**** STUDY MATERIAL

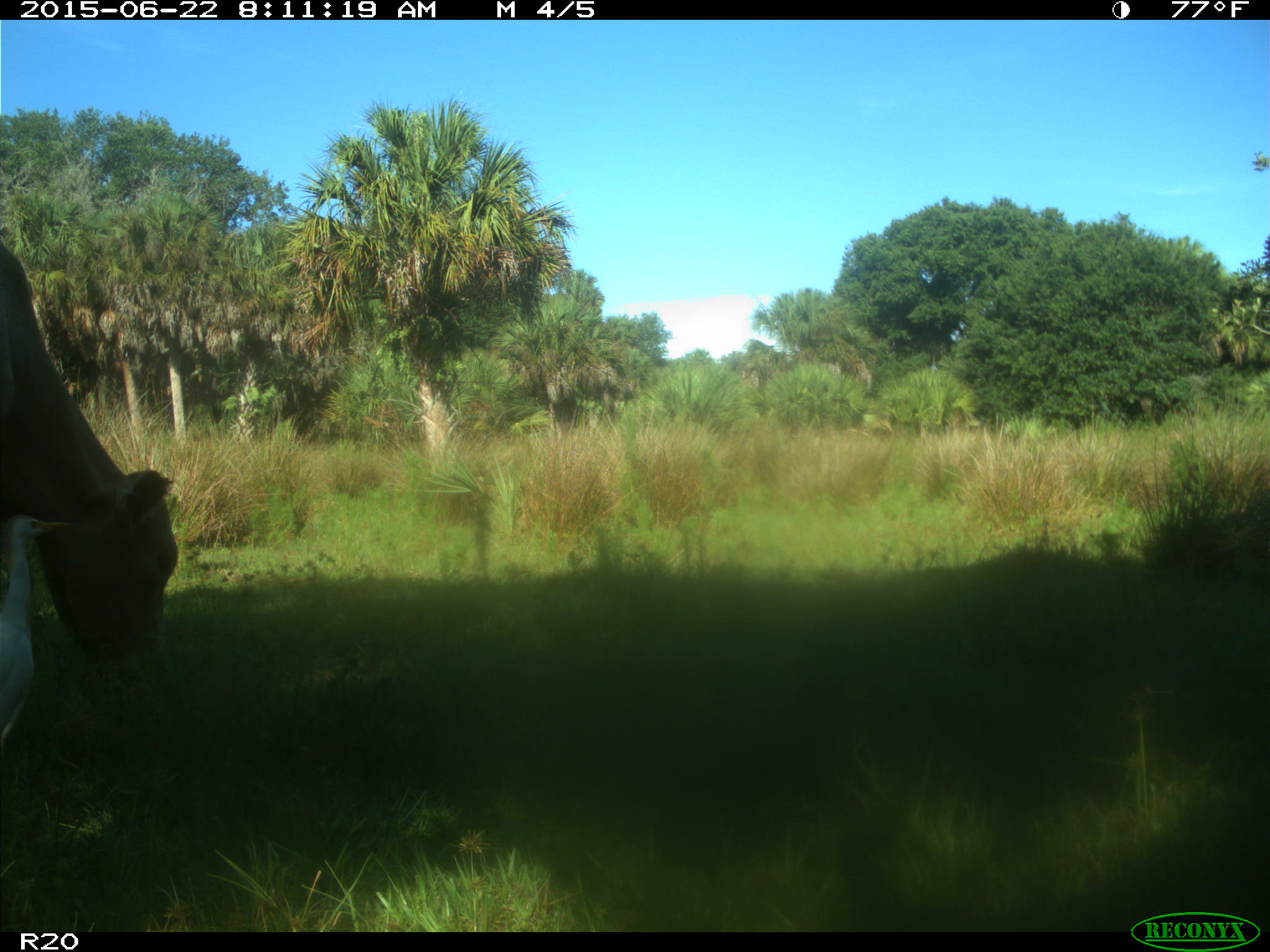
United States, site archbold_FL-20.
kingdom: Animalia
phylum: Chordata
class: Mammalia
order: Artiodactyla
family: Bovidae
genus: Bos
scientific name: Bos taurus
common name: domestic cow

********

Leave out the pictures and print every line of the data exactly.

United States, site archbold_FL-20.
kingdom: Animalia
phylum: Chordata
class: Mammalia
order: Artiodactyla
family: Bovidae
genus: Bos
scientific name: Bos taurus
common name: domestic cow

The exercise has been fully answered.